Tech ONTAP Blogs

DocumentRAG Using OpenSearch: GraphRAG-like Structure Without the Graph Overhead

DavidvonThenen
NetApp
185 Views

Vector embeddings changed how teams build RAG systems. They made it easy to scan large datasets and pull back passages that feel semantically close to a question. And for a while, that was enough. You could drop your documents into an embedding model, compute vectors, plug everything into your favorite vector database, and call it a day. But as more organizations tried to use these systems for compliance, capturing business rules, and decision-making, the limits became clear. Vector search is driven by statistical closeness, not by whether the retrieved text actually answers the question. It's correlation over understanding, probability over precision. 

 

Additionally, vector similarity hides everything behind layers of GPU math. The ranking logic is opaque, even for engineers who work with it every day. When an auditor or domain expert asks why a specific passage was selected, you can't point to a keyword match or a phrase hit. You get a cosine score, a shrug, and a hope that everyone in the room likes linear algebra. This is where many teams run into trouble: they need transparency, not mystery. They need retrieval steps that can be explained, logged, and verified. Vector search, by design, resists all of that.

 

semantic-similarity.png

 

DocumentRAG offers another path. Instead of betting everything on dense vector similarity, it leans on BM25, phrase matches, explicit terms, and standard full-text search. This approach looks and behaves much closer to GraphRAG. You treat documents as structured knowledge instead of undifferentiated chunks. You anchor retrieval in clear signals that humans can inspect, reason about, and trust. And because the logic is plain, you gain a retrieval pipeline that supports explainability, audit trails, and governance requirements out of the box. In practice, it turns retrieval into something that behaves like a lightweight knowledge graph without the operational overhead of actually running one. 

 

This foundation is what makes DocumentRAG compelling, and that's what we'll explore in the following few sections of this blog post. 

 

Vector Embeddings Limitations

 

Vector embeddings promise semantic understanding, but in practice, they flatten your entire corpus into isolated points in a high-dimensional space. Every paragraph, sentence, or chunk becomes a standalone vector with no memory of where it came from or how it relates to the rest of the knowledge base.
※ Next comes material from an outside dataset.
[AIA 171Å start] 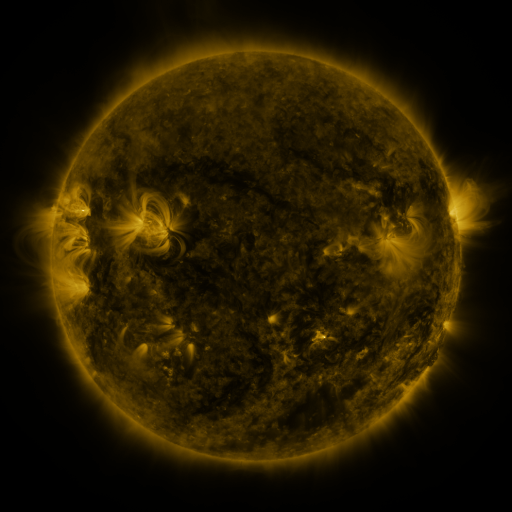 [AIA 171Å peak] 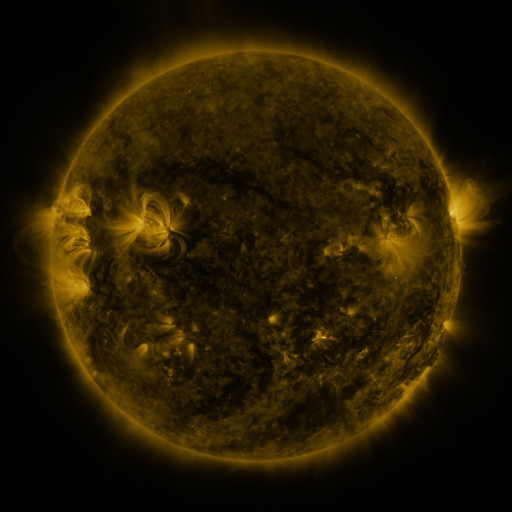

The model doesn't know that Section 3 depends on Section 1, or that a policy exception contradicts the default rule three paragraphs earlier. Everything is treated as independent. This is fine for simple lookups but falls apart the moment you need multi-hop reasoning, cross-document relationships, or a holistic view of how the data fits together. The Microsoft GraphRAG blog calls this out directly: vector search is great at fuzzy recall, but it's structurally blind to how concepts connect across a corpus. 

 

This lack of structure creates a much larger gap when an AI system needs to reason rather than retrieve. Because embeddings discard relationships, the model must infer all structure at generation time. It's trying to reconstruct a mental map of your system rules, business logic, and domain entities from vectors that never encoded those relationships in the first place. The result is fragile. It often works for simple tasks and fails quietly on complex ones. The video below drives the point home: when everything is flat, the retrieval engine can't follow multi-step paths or maintain context across documents.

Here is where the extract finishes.